As the 1992 election continued, Perot gained the support of millions of Americans who felt unable to cast a ballot for either then-President George H.W. Bush or Democratic candidate Bill Clinton and by June 1992, he was leading the race.
In July 1992, he dropped out of the race, only to reenter in October, just weeks before the general election. After claiming he was dropping out because of poor polling, he returned to the campaign trail and then claimed that the Bush campaign had blackmailed him with compromising photographs of his daughter to keep him out of the race. (This was not true.) His affinity for some conspiracy theories was palpable throughout the campaign:
In addition, the Perot campaign got the FBI to launch a sting operation on the Bush campaign to find out if they’d been tapping into Perot’s phone calls. Perot had already said (in a debate on live television!) that the Vietnamese had sent a team of Black Panthers to kill him in 1969.
He participated in debates against Bush and Clinton, and paid for 30-minute infomercials on network television to air the last week of October in which he pointed at graphs to explain the faults he saw in Clinton and Bush’s economic policies.
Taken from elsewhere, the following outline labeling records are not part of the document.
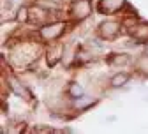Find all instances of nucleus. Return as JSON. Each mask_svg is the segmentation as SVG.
<instances>
[{
	"label": "nucleus",
	"mask_w": 148,
	"mask_h": 134,
	"mask_svg": "<svg viewBox=\"0 0 148 134\" xmlns=\"http://www.w3.org/2000/svg\"><path fill=\"white\" fill-rule=\"evenodd\" d=\"M86 93V87L79 81V80H74V81H69L67 87H65V95L67 99H76V97H81V95Z\"/></svg>",
	"instance_id": "4468645a"
},
{
	"label": "nucleus",
	"mask_w": 148,
	"mask_h": 134,
	"mask_svg": "<svg viewBox=\"0 0 148 134\" xmlns=\"http://www.w3.org/2000/svg\"><path fill=\"white\" fill-rule=\"evenodd\" d=\"M16 21L21 25H28V5H20L16 9Z\"/></svg>",
	"instance_id": "2eb2a0df"
},
{
	"label": "nucleus",
	"mask_w": 148,
	"mask_h": 134,
	"mask_svg": "<svg viewBox=\"0 0 148 134\" xmlns=\"http://www.w3.org/2000/svg\"><path fill=\"white\" fill-rule=\"evenodd\" d=\"M92 12H94L92 0H71L67 9V18L74 23H83L92 16Z\"/></svg>",
	"instance_id": "7ed1b4c3"
},
{
	"label": "nucleus",
	"mask_w": 148,
	"mask_h": 134,
	"mask_svg": "<svg viewBox=\"0 0 148 134\" xmlns=\"http://www.w3.org/2000/svg\"><path fill=\"white\" fill-rule=\"evenodd\" d=\"M76 53H78V46L72 44V43H65L64 48V58H62V65L64 69H72L76 67Z\"/></svg>",
	"instance_id": "9b49d317"
},
{
	"label": "nucleus",
	"mask_w": 148,
	"mask_h": 134,
	"mask_svg": "<svg viewBox=\"0 0 148 134\" xmlns=\"http://www.w3.org/2000/svg\"><path fill=\"white\" fill-rule=\"evenodd\" d=\"M97 35L101 37V39H104L106 43H113L118 39V35L123 32V25L122 21L115 20V18H108V20L101 21L95 28Z\"/></svg>",
	"instance_id": "20e7f679"
},
{
	"label": "nucleus",
	"mask_w": 148,
	"mask_h": 134,
	"mask_svg": "<svg viewBox=\"0 0 148 134\" xmlns=\"http://www.w3.org/2000/svg\"><path fill=\"white\" fill-rule=\"evenodd\" d=\"M127 4H129L127 0H99L97 2V12H101L104 16H113V14L123 12Z\"/></svg>",
	"instance_id": "0eeeda50"
},
{
	"label": "nucleus",
	"mask_w": 148,
	"mask_h": 134,
	"mask_svg": "<svg viewBox=\"0 0 148 134\" xmlns=\"http://www.w3.org/2000/svg\"><path fill=\"white\" fill-rule=\"evenodd\" d=\"M132 71L139 76V78H143V80L148 78V55L146 53H139L138 56H134Z\"/></svg>",
	"instance_id": "f8f14e48"
},
{
	"label": "nucleus",
	"mask_w": 148,
	"mask_h": 134,
	"mask_svg": "<svg viewBox=\"0 0 148 134\" xmlns=\"http://www.w3.org/2000/svg\"><path fill=\"white\" fill-rule=\"evenodd\" d=\"M134 58H131V55L125 53V51H116V53H111L108 58H106V64L109 67H120V69H125L129 65H132Z\"/></svg>",
	"instance_id": "9d476101"
},
{
	"label": "nucleus",
	"mask_w": 148,
	"mask_h": 134,
	"mask_svg": "<svg viewBox=\"0 0 148 134\" xmlns=\"http://www.w3.org/2000/svg\"><path fill=\"white\" fill-rule=\"evenodd\" d=\"M69 2H71V0H69Z\"/></svg>",
	"instance_id": "dca6fc26"
},
{
	"label": "nucleus",
	"mask_w": 148,
	"mask_h": 134,
	"mask_svg": "<svg viewBox=\"0 0 148 134\" xmlns=\"http://www.w3.org/2000/svg\"><path fill=\"white\" fill-rule=\"evenodd\" d=\"M64 48H65L64 43L55 41V43H49V46L44 49L46 65H48L49 69H55L58 64H62V58H64Z\"/></svg>",
	"instance_id": "423d86ee"
},
{
	"label": "nucleus",
	"mask_w": 148,
	"mask_h": 134,
	"mask_svg": "<svg viewBox=\"0 0 148 134\" xmlns=\"http://www.w3.org/2000/svg\"><path fill=\"white\" fill-rule=\"evenodd\" d=\"M97 102H99V97L90 95V93H85V95H81V97L69 99V109L76 111V113H83V111H88L90 108H94Z\"/></svg>",
	"instance_id": "6e6552de"
},
{
	"label": "nucleus",
	"mask_w": 148,
	"mask_h": 134,
	"mask_svg": "<svg viewBox=\"0 0 148 134\" xmlns=\"http://www.w3.org/2000/svg\"><path fill=\"white\" fill-rule=\"evenodd\" d=\"M134 72H127V71H118L115 72L111 78L108 80V87L113 90H127V83H131Z\"/></svg>",
	"instance_id": "1a4fd4ad"
},
{
	"label": "nucleus",
	"mask_w": 148,
	"mask_h": 134,
	"mask_svg": "<svg viewBox=\"0 0 148 134\" xmlns=\"http://www.w3.org/2000/svg\"><path fill=\"white\" fill-rule=\"evenodd\" d=\"M2 78L7 81V88L16 95L18 99H23V101H32V92L27 88V85L23 83V80H21V76H16V74H12V72H7V76L4 74Z\"/></svg>",
	"instance_id": "39448f33"
},
{
	"label": "nucleus",
	"mask_w": 148,
	"mask_h": 134,
	"mask_svg": "<svg viewBox=\"0 0 148 134\" xmlns=\"http://www.w3.org/2000/svg\"><path fill=\"white\" fill-rule=\"evenodd\" d=\"M129 37H132L139 44L148 43V21H138V25L129 32Z\"/></svg>",
	"instance_id": "ddd939ff"
},
{
	"label": "nucleus",
	"mask_w": 148,
	"mask_h": 134,
	"mask_svg": "<svg viewBox=\"0 0 148 134\" xmlns=\"http://www.w3.org/2000/svg\"><path fill=\"white\" fill-rule=\"evenodd\" d=\"M42 43L41 41H34V39H20L16 41L11 55H9V62L11 67L14 69H28L32 64H35L42 55Z\"/></svg>",
	"instance_id": "f257e3e1"
},
{
	"label": "nucleus",
	"mask_w": 148,
	"mask_h": 134,
	"mask_svg": "<svg viewBox=\"0 0 148 134\" xmlns=\"http://www.w3.org/2000/svg\"><path fill=\"white\" fill-rule=\"evenodd\" d=\"M65 32H67V21L65 20H55V21H48L46 25L35 28V37L41 43L49 44L55 41H60Z\"/></svg>",
	"instance_id": "f03ea898"
}]
</instances>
And on Election Day, Perot, who had gone for months without campaigning and had relaunched his campaign with just weeks to spare, won 19.7 million votes (for comparison’s sake, Green Party candidate Ralph Nader won 2.8 million votes in the 2000 presidential election in which he was considered a “spoiler” candidate.)
Ross Perot ran again in 1996, winning 8 million votes as a candidate for the Reform Party, arguing that his “highest priority is to restore trust and confidence in government.”
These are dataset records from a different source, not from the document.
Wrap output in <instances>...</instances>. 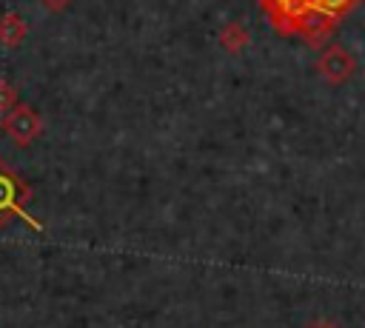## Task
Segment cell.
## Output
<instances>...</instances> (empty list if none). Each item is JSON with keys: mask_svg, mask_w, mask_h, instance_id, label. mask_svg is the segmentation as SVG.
<instances>
[{"mask_svg": "<svg viewBox=\"0 0 365 328\" xmlns=\"http://www.w3.org/2000/svg\"><path fill=\"white\" fill-rule=\"evenodd\" d=\"M3 128H6V134H9L17 145H29V143L37 137V131H40V117H37V111H34L31 106L17 103V106L3 117Z\"/></svg>", "mask_w": 365, "mask_h": 328, "instance_id": "1", "label": "cell"}, {"mask_svg": "<svg viewBox=\"0 0 365 328\" xmlns=\"http://www.w3.org/2000/svg\"><path fill=\"white\" fill-rule=\"evenodd\" d=\"M356 71V60L345 46H328L319 57V74L328 83H345Z\"/></svg>", "mask_w": 365, "mask_h": 328, "instance_id": "2", "label": "cell"}, {"mask_svg": "<svg viewBox=\"0 0 365 328\" xmlns=\"http://www.w3.org/2000/svg\"><path fill=\"white\" fill-rule=\"evenodd\" d=\"M20 200H26V188L17 183V177H14L11 171H0V220H3V217H23L29 225L40 228V222H34V220L23 211Z\"/></svg>", "mask_w": 365, "mask_h": 328, "instance_id": "3", "label": "cell"}, {"mask_svg": "<svg viewBox=\"0 0 365 328\" xmlns=\"http://www.w3.org/2000/svg\"><path fill=\"white\" fill-rule=\"evenodd\" d=\"M294 29H297L305 40L319 43L325 34H331V29H334V17H331L328 11H322V9H305V11L297 14Z\"/></svg>", "mask_w": 365, "mask_h": 328, "instance_id": "4", "label": "cell"}, {"mask_svg": "<svg viewBox=\"0 0 365 328\" xmlns=\"http://www.w3.org/2000/svg\"><path fill=\"white\" fill-rule=\"evenodd\" d=\"M220 43H222V48H228L231 54H237V51H242L248 46V31L240 23H231V26H225L220 31Z\"/></svg>", "mask_w": 365, "mask_h": 328, "instance_id": "5", "label": "cell"}, {"mask_svg": "<svg viewBox=\"0 0 365 328\" xmlns=\"http://www.w3.org/2000/svg\"><path fill=\"white\" fill-rule=\"evenodd\" d=\"M23 34H26V26L20 23L17 14H6V17L0 20V43L17 46V43L23 40Z\"/></svg>", "mask_w": 365, "mask_h": 328, "instance_id": "6", "label": "cell"}, {"mask_svg": "<svg viewBox=\"0 0 365 328\" xmlns=\"http://www.w3.org/2000/svg\"><path fill=\"white\" fill-rule=\"evenodd\" d=\"M14 100H17L14 86H9L6 80H0V111H11L14 108Z\"/></svg>", "mask_w": 365, "mask_h": 328, "instance_id": "7", "label": "cell"}, {"mask_svg": "<svg viewBox=\"0 0 365 328\" xmlns=\"http://www.w3.org/2000/svg\"><path fill=\"white\" fill-rule=\"evenodd\" d=\"M328 9H345V6H351V0H322Z\"/></svg>", "mask_w": 365, "mask_h": 328, "instance_id": "8", "label": "cell"}, {"mask_svg": "<svg viewBox=\"0 0 365 328\" xmlns=\"http://www.w3.org/2000/svg\"><path fill=\"white\" fill-rule=\"evenodd\" d=\"M43 3H46L48 9H54V11H57V9H63V6H68V0H43Z\"/></svg>", "mask_w": 365, "mask_h": 328, "instance_id": "9", "label": "cell"}, {"mask_svg": "<svg viewBox=\"0 0 365 328\" xmlns=\"http://www.w3.org/2000/svg\"><path fill=\"white\" fill-rule=\"evenodd\" d=\"M325 328H328V325H325Z\"/></svg>", "mask_w": 365, "mask_h": 328, "instance_id": "10", "label": "cell"}]
</instances>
But his 1992 campaign was perhaps his greatest legacy — a campaign built outside of major party superstructures and funding, one where more than a million people called into a Ross Perot phone bank in just one week to help him get on the ballot in every state, and one aimed squarely at the “establishment” candidates who were too busy, in Perot’s view, adding to the federal deficit.
Perot’s 1992 campaign has echoes in today’s politics — one in which an “outsider” candidate with money to burn argued that he alone could take on government “gridlock” for the benefit of real Americans.
“The American people are good,” Perot said in early October 1992, “but they have a government that is a mess. Everybody in Washington makes excuses. Nobody takes responsibility even when they have direct responsibility.”